%%

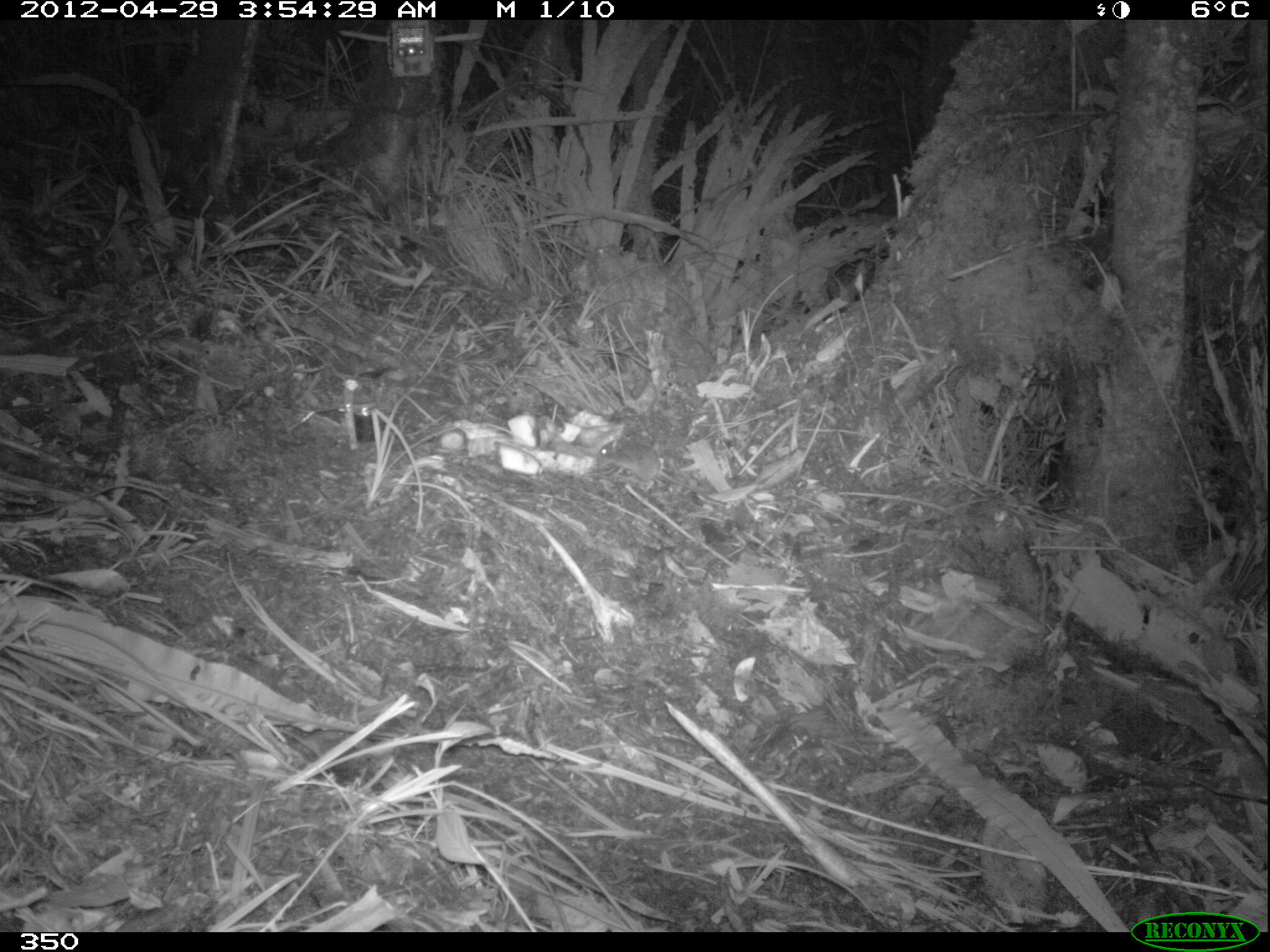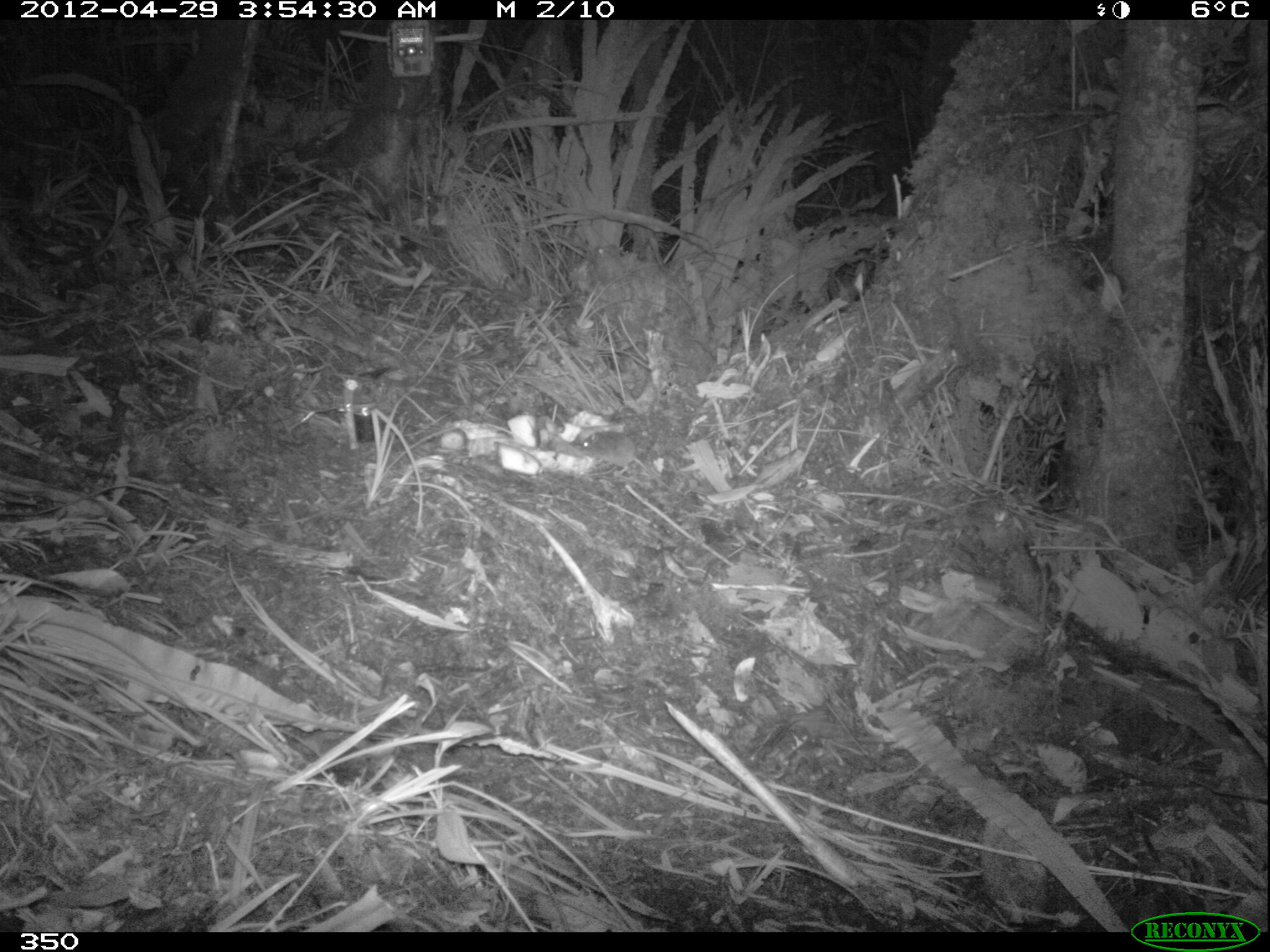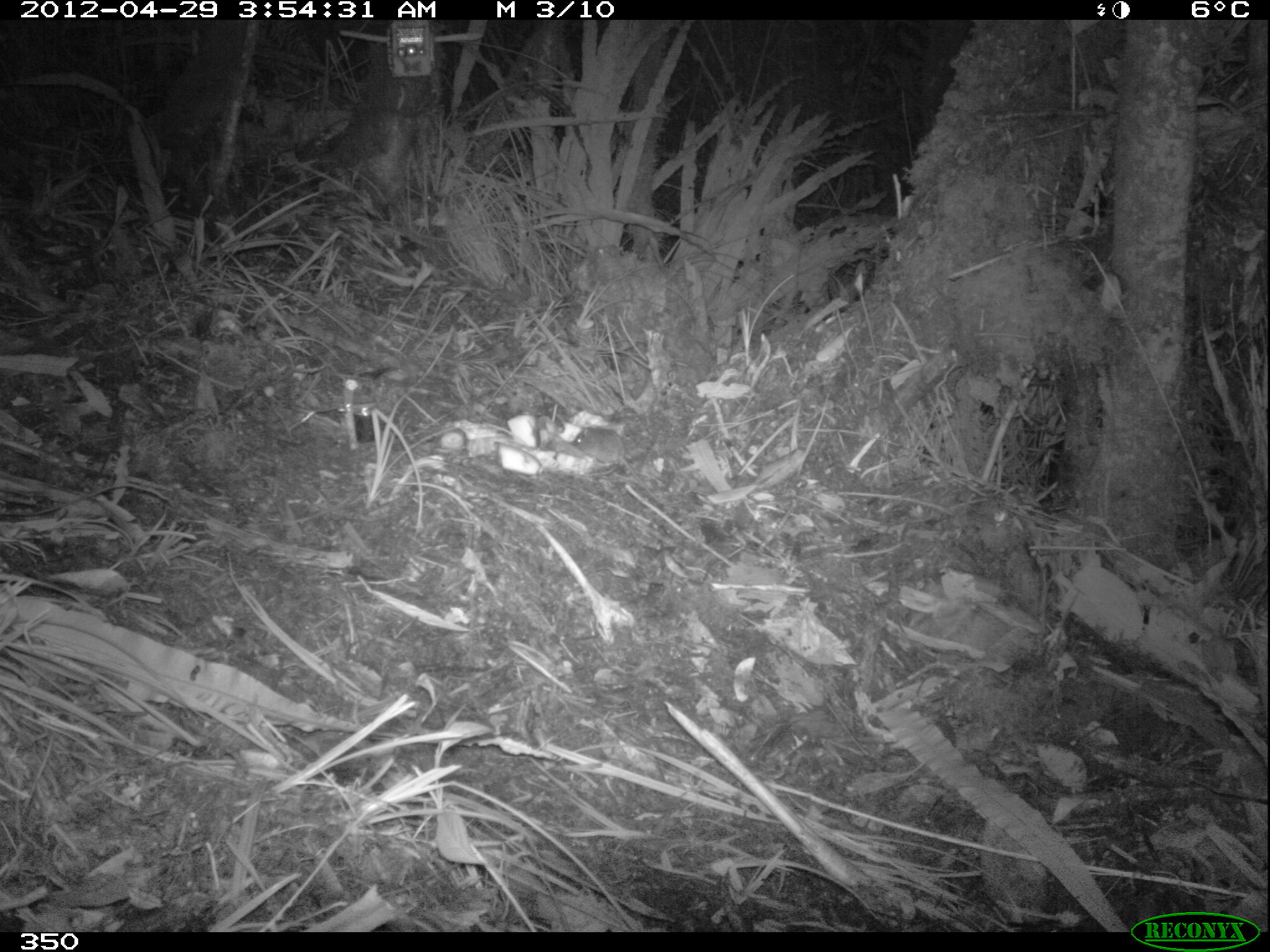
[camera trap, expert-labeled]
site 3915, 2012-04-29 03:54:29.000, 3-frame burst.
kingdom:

%%

Nothing but the lines from the one containing "site 3915, 2012-04-29" to the last line of the listing above belongs in the answer; restate each word for word.

site 3915, 2012-04-29 03:54:29.000, 3-frame burst.
kingdom:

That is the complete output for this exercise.